What to work on:
Throughout the entries below, report every line where "camera" is found.

*** Records Section Begins ***

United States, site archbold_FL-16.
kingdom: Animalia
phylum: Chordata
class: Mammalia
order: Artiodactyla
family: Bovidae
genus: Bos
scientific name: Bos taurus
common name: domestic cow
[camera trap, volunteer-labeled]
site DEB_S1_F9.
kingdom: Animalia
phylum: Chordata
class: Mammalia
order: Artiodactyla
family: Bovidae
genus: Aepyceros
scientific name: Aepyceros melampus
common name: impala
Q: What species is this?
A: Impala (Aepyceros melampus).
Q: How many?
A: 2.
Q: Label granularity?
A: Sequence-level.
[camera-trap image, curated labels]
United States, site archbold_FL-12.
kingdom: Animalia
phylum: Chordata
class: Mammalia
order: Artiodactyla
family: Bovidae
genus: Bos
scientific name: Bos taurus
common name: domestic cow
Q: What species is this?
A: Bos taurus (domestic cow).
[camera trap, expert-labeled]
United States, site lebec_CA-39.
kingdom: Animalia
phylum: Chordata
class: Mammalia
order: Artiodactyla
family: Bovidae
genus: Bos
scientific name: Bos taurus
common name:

*** Records Section Ends ***

Finished task:
[camera trap, volunteer-labeled]
[camera-trap image, curated labels]
[camera trap, expert-labeled]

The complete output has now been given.